++++ Records for the task ++++

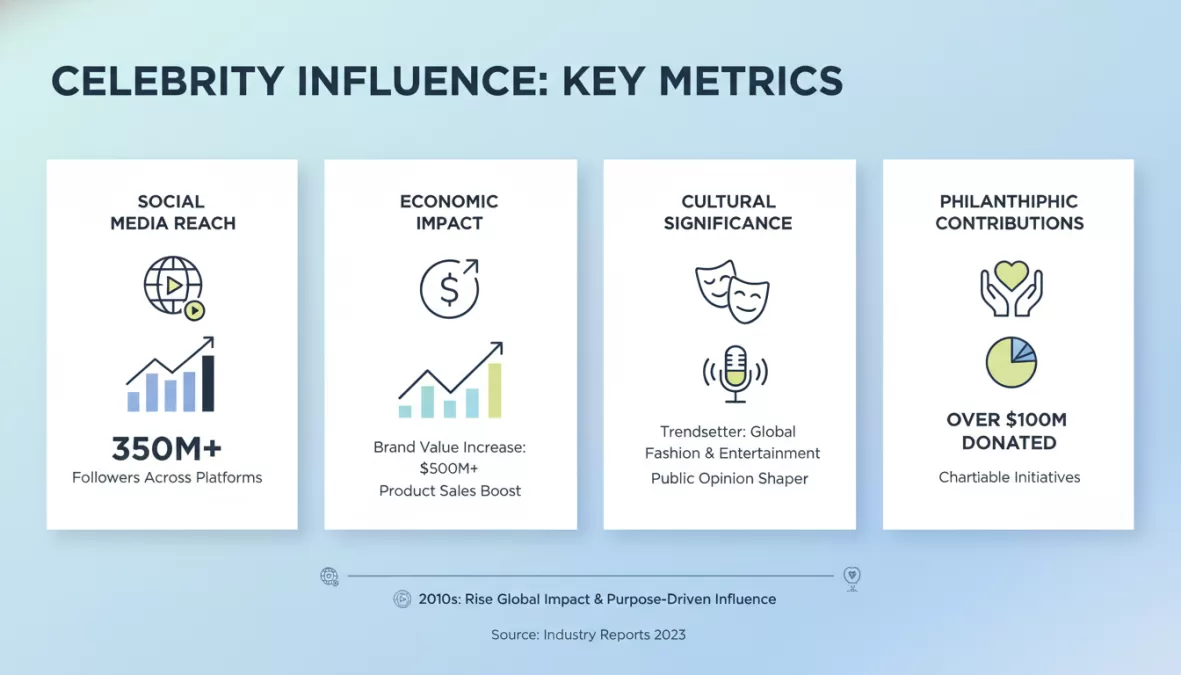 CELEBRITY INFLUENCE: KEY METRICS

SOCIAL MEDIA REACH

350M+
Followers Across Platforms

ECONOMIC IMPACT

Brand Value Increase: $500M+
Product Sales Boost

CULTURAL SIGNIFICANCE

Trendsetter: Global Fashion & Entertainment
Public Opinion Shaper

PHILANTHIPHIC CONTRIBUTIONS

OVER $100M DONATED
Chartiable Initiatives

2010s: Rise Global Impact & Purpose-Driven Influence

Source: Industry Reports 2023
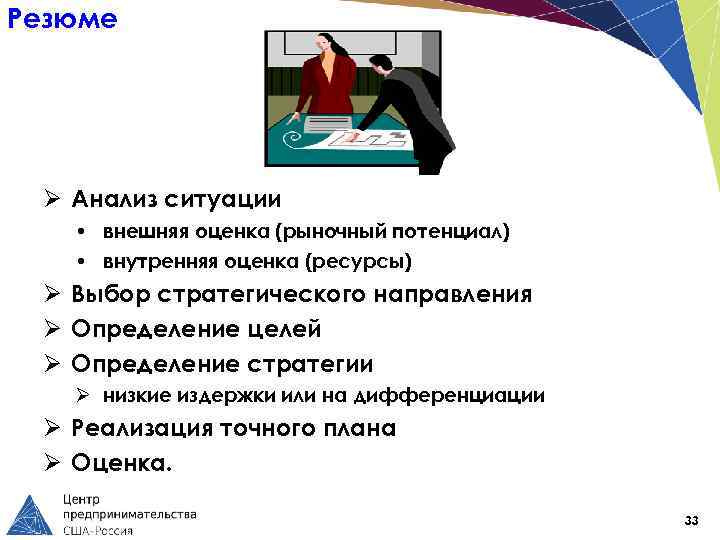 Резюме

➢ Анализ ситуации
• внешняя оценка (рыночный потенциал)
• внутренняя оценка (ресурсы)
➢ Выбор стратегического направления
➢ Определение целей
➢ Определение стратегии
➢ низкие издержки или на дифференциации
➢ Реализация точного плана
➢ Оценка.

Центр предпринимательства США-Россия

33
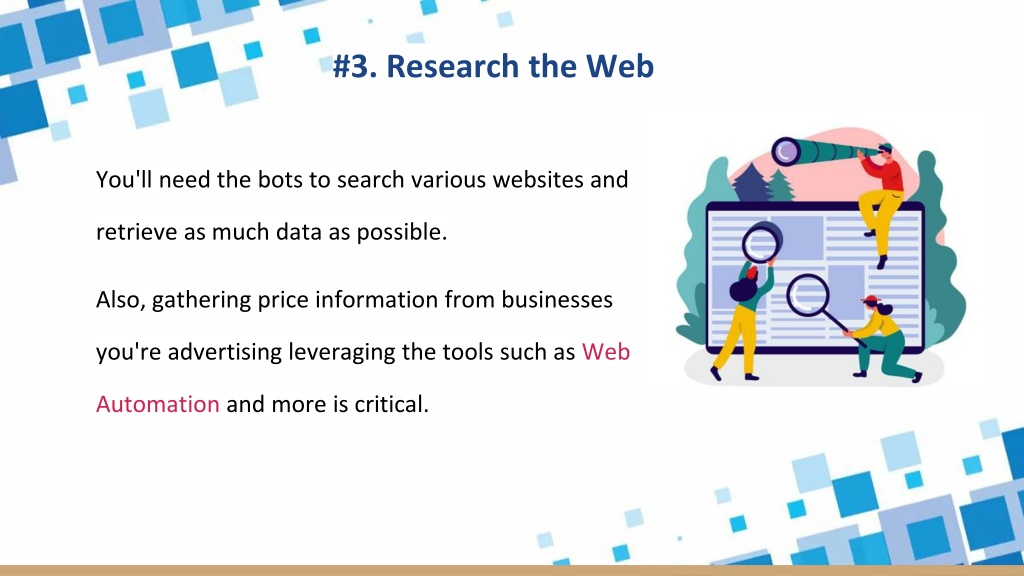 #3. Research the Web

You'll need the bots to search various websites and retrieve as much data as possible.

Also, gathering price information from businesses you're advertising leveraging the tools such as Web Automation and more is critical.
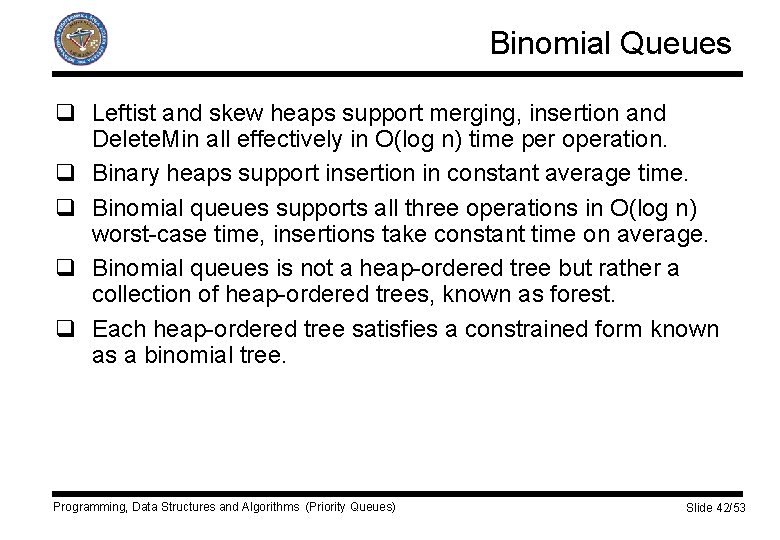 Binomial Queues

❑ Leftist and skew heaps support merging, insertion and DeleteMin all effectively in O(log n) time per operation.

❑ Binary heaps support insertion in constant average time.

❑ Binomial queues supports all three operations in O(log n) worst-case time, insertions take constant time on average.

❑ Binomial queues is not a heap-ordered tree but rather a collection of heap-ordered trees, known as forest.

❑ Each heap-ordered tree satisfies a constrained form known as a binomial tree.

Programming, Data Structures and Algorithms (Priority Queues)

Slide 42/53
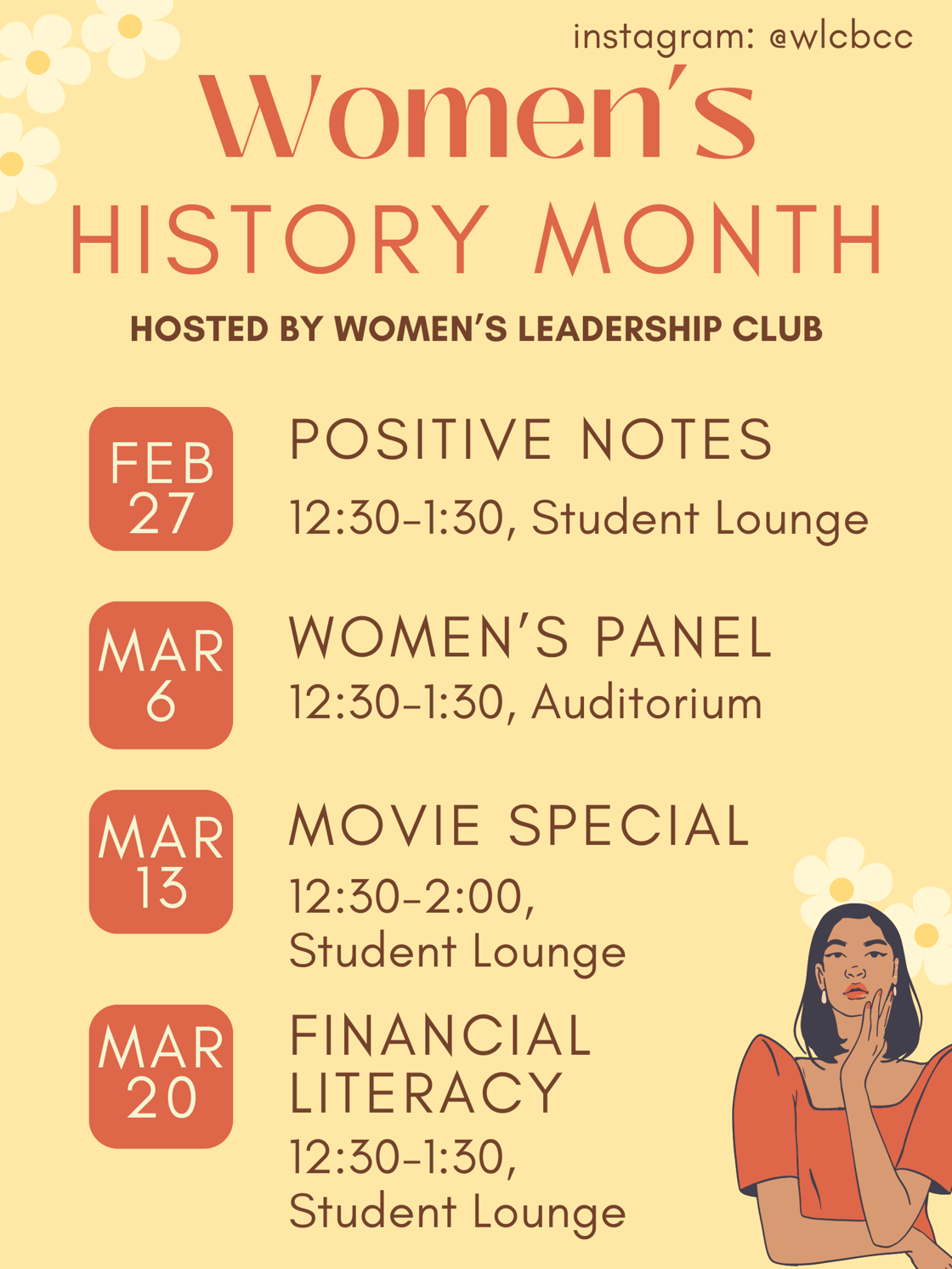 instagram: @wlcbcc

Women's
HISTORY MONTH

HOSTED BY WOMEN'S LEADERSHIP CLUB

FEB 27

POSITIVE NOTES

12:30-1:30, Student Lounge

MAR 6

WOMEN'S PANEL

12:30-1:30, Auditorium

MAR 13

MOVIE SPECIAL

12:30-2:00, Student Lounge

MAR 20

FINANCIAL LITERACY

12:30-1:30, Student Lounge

++++

# [Task brief]
Only a number is wanted here: how many lines of the data hold the string "Определение".

# [Completed task]
2